Quantitative evaluation of weak nonbonded Se...F interactions and their remarkable nature as orbital interactions.

To evaluate weak intramolecular nonbonded Se...F interactions recently characterized for a series of o-selenobenzyl fluoride derivatives (Iwaoka et al., Chem. Lett. 1998, 969-970), the temperature dependence of the nuclear spin coupling between Se and F (J(Se...F)) was investigated for 2-(fluoromethyl)phenylselenenyl cyanate (1a) and bis[2-(fluoromethyl)phenyl] diselenide (1e) in CD2Cl2 and CD3CN. A significant increase in the magnitude of J(Se...F) was observed for both 1a and 1e upon lowering temperature, whereas the values of J(Se...F) for the corresponding trifluoromethyl compounds slightly reduced or remained unchanged at low temperatures.
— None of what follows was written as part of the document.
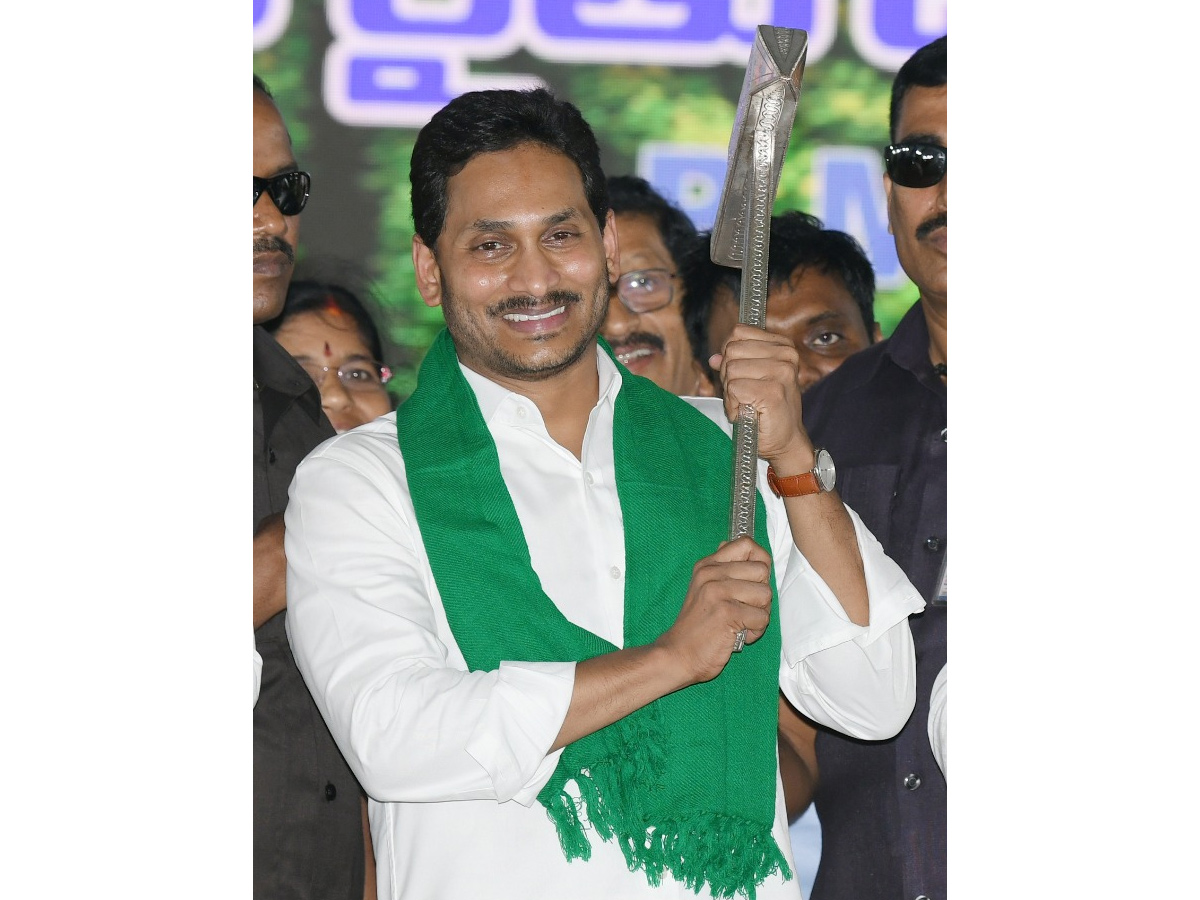 AP CM YS Jagan Releases YSR Rythu Bharosa Photo Gallery - Sakshi10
Application of the rapid equilibrium model between two possible conformers revealed that conformer A with an intramolecular Se...F interaction is more stable in enthalpy (DeltaH) by 1.23 kcal/mol for 1a (in CD2Cl2) and by 0.85 and 0.83 kcal/mol for 1e (in CD2Cl2 and CD3CN, respectively) than conformer B, which does not have close Se...F contact. The negligible solvent effects for 1e suggested marginal electrostatic nature of the Se...F interactions. Instead, importance of the n(F) -->sigma*(Se-X) orbital interaction was suggested by quantum chemical (QC) calculations and the natural bond orbital (NBO) analysis.